Sopa und Pipa zielen daher darauf ab, den Zugang zu ausländischen Webseiten zu sperren, wenn dort illegale Geschäfte betrieben und Eigentumsrechte verletzt werden. Künftig sollen Unterhaltungskonzerne wie Sony einen Gerichtsbeschluss erwirken können, der Internet-Anbieter und Suchmaschinen dazu zwingt, die Piraterie-Plattformen faktisch unerreichbar zu machen.

Zudem soll Werbefirmen das Geschäft mit zwielichtigen Webseiten verboten werden können. Was die Unterhaltungsindustrie wichtige Schritte gegen den Diebstahl geistigen Eigentums bezeichnet, kommt aus Sicht der Internetbranche einem Angriff auf die Informationsfreiheit gleich.

Internet-Unternehmen wollen ihre Geschäftsinteressen wahren

Während der Lobbyismus in Washington als politische Kunstform gepflegt wird, gilt er im Silicon Valley als schmutziges Geschäft. Die Verschleierung der Machtausübung widerspricht der Philosophie der jungen Internetunternehmer, die Welt freier und offener zu machen. Aus genau diesem Grund zierten sich selbst Großunternehmen wie Google lange, eine effektive Interessensvertretung in Washington aufzubauen.
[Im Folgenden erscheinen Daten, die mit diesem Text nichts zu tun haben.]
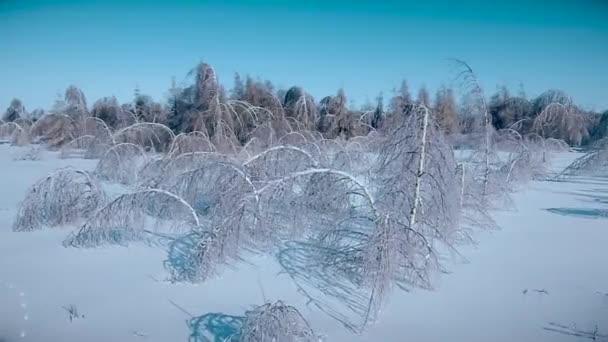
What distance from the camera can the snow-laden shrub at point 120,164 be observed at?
15.2 metres

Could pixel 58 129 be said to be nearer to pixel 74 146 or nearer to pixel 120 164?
pixel 74 146

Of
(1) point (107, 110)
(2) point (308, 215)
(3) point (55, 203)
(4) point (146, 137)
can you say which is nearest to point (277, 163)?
(2) point (308, 215)

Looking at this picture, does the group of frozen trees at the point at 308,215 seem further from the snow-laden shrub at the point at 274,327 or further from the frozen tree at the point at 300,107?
the frozen tree at the point at 300,107

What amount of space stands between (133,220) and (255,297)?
3606 millimetres

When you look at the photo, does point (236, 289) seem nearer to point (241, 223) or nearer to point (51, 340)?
point (241, 223)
Doch von nun an ist die Passivität Geschichte. Der 18. Januar 2012 wird nicht nur als der Tag in Erinnerung bleiben, an dem sich Teile des Internet verdunkelten, an dem die Online-Enzyklopädie Wikipedia ihren Dienst vorübergehend quittierte und Google sein Firmenlogo unter einem Zensurbalken verdeckte. Der 18. Januar markiert auch das politische Erwachen eine apolitischen Branche.

Der Protest gegen die Anti-Piraterie-Gesetze, die im Senat und im Abgeordnetenhaus beraten und von der Handelskammer in enger Absprache mit der Unterhaltungsindustrie promotet werden, schweißt die bunte und unorganisierte Internetbranche zusammen. Die Bloggerplattform Wordpress, der Softwarehersteller Mozilla, der Onlinebasar Ebay, das soziale Netzwerk Facebook und die Spielefirma Zynga: Sie alle, ob groß oder klein, ob profitgetrieben oder gemeinnützig, ob börsennotiert oder in Privatbesitz, sehen in den Gesetzesvorlagen den Versuch, die Freiheit des Internet zu beschneiden und fordern ihre Nutzer auf, Onlinepetitionen an den Kongress zu schicken.

Und der Protest beschränkt sich nicht nur auf den virtuellen Raum. Tausende Online-Aktivisten wollten sich noch am Mittwoch in Manhattan versammeln, um ihre Ablehnung kundzutun.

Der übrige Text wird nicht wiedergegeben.